# John Deere 6400 tractor



## mtarrant (Aug 10, 2009)

I have been looking at buying a 6400 or 6300, but seems like a lot of the guys that I am talking to have spent some money keeping them going.
These are less than 4000 hour tractors with $5000 spent on Tranny work or $4000 redoing the brakes.
Is this common?
I have always like the German built JDs, thought they were hard to beat.


----------



## Wyoming (Dec 23, 2010)

I don't know about everyone else, but I have a 6400 with 8,000 hrs and have never put anything but fluids and filters into it. Ours has been great.


----------



## mtarrant (Aug 10, 2009)

Wyoming said:


> I don't know about everyone else, but I have a 6400 with 8,000 hrs and have never put anything but fluids and filters into it. Ours has been great.


Thanks, thats good to hear!!!


----------



## Toyes Hill Angus (Dec 21, 2010)

If possible you should consider the 10 seriies over the 00 series. They are a little bit newer and they have the updates in the tranny that used to be fairly problematic fot some people... also more exprnsive


----------



## gman1772 (Mar 20, 2010)

My neighbors have a FWA 6400 with a loader and run the heck out of it. I know they bought it lightly used and have put several thousand hours on it pulling a JD hydro rake and a Sitrex 14 wheel rake as well as doing all the loading of 5X6 bales with it. Never heard of a complaint from them over it. I'm pretty sure I saw them pull a JD568 baler with it on occasion a few times as well.


----------

Goal
According to the John Deere 6400 thread, how many hours are on the 6400 owned by the user Wyoming?

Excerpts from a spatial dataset
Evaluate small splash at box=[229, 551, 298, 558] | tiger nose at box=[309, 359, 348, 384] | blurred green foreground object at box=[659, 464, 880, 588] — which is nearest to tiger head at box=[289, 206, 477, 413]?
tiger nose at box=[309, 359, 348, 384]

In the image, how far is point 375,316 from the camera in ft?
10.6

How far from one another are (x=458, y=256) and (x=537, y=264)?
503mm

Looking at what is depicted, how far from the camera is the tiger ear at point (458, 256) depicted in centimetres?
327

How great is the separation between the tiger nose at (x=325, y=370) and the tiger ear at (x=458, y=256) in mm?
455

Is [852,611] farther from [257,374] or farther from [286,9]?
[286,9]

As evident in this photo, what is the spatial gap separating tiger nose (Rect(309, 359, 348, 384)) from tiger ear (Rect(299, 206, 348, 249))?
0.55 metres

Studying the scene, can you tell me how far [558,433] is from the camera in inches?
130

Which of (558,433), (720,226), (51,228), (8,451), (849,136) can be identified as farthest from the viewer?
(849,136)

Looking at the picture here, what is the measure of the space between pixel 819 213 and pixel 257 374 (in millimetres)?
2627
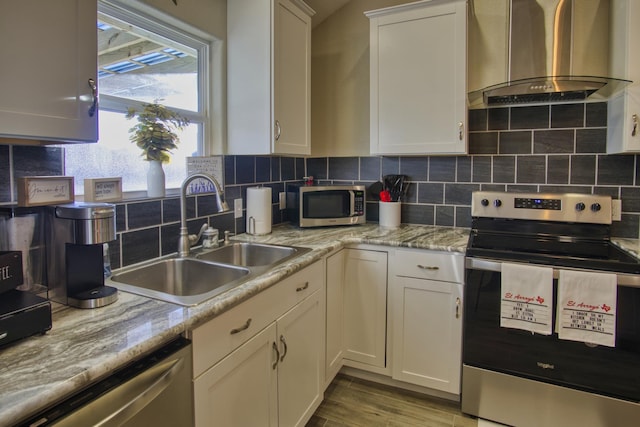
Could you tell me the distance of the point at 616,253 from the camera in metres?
1.86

Solution for this task
8,000 hours.